_WHAT YOU NEED TO DO:_ All of the entries below are to be copied word for word.

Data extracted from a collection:
_ _ _ _ _

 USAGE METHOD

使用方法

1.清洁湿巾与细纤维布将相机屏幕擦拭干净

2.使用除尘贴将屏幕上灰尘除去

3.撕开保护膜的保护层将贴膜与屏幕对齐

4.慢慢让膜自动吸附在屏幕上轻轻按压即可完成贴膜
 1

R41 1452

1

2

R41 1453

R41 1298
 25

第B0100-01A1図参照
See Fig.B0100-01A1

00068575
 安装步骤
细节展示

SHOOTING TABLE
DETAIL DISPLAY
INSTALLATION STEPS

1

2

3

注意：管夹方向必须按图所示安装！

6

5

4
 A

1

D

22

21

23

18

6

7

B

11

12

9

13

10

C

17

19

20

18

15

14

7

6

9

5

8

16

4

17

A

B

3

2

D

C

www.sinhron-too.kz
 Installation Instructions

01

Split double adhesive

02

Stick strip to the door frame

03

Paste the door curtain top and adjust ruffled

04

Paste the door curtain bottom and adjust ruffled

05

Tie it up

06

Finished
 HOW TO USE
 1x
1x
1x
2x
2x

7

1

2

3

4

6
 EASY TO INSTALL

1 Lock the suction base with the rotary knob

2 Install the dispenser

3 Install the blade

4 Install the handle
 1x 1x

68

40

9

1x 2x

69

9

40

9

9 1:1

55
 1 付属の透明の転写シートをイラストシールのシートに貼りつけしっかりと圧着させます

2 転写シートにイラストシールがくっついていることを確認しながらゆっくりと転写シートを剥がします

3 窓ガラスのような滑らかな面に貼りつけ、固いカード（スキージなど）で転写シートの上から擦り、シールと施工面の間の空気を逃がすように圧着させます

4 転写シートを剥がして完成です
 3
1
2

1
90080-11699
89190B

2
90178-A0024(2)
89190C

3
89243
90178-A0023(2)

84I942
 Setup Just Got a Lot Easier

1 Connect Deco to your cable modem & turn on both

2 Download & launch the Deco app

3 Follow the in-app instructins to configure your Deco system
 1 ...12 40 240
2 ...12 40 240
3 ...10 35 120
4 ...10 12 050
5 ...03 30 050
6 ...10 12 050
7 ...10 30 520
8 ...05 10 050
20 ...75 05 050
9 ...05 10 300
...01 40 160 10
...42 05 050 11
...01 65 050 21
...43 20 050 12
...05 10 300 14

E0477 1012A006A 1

_ _ _ _ _

_OUTPUT FOR THIS EXERCISE:_
 USAGE METHOD

使用方法

1.清洁湿巾与细纤维布将相机屏幕擦拭干净

2.使用除尘贴将屏幕上灰尘除去

3.撕开保护膜的保护层将贴膜与屏幕对齐

4.慢慢让膜自动吸附在屏幕上轻轻按压即可完成贴膜
 1

R41 1452

1

2

R41 1453

R41 1298
 25

第B0100-01A1図参照
See Fig.B0100-01A1

00068575
 安装步骤
细节展示

SHOOTING TABLE
DETAIL DISPLAY
INSTALLATION STEPS

1

2

3

注意：管夹方向必须按图所示安装！

6

5

4
 A

1

D

22

21

23

18

6

7

B

11

12

9

13

10

C

17

19

20

18

15

14

7

6

9

5

8

16

4

17

A

B

3

2

D

C

www.sinhron-too.kz
 Installation Instructions

01

Split double adhesive

02

Stick strip to the door frame

03

Paste the door curtain top and adjust ruffled

04

Paste the door curtain bottom and adjust ruffled

05

Tie it up

06

Finished
 HOW TO USE
 1x
1x
1x
2x
2x

7

1

2

3

4

6
 EASY TO INSTALL

1 Lock the suction base with the rotary knob

2 Install the dispenser

3 Install the blade

4 Install the handle
 1x 1x

68

40

9

1x 2x

69

9

40

9

9 1:1

55
 1 付属の透明の転写シートをイラストシールのシートに貼りつけしっかりと圧着させます

2 転写シートにイラストシールがくっついていることを確認しながらゆっくりと転写シートを剥がします

3 窓ガラスのような滑らかな面に貼りつけ、固いカード（スキージなど）で転写シートの上から擦り、シールと施工面の間の空気を逃がすように圧着させます

4 転写シートを剥がして完成です
 3
1
2

1
90080-11699
89190B

2
90178-A0024(2)
89190C

3
89243
90178-A0023(2)

84I942
 Setup Just Got a Lot Easier

1 Connect Deco to your cable modem & turn on both

2 Download & launch the Deco app

3 Follow the in-app instructins to configure your Deco system
 1 ...12 40 240
2 ...12 40 240
3 ...10 35 120
4 ...10 12 050
5 ...03 30 050
6 ...10 12 050
7 ...10 30 520
8 ...05 10 050
20 ...75 05 050
9 ...05 10 300
...01 40 160 10
...42 05 050 11
...01 65 050 21
...43 20 050 12
...05 10 300 14

E0477 1012A006A 1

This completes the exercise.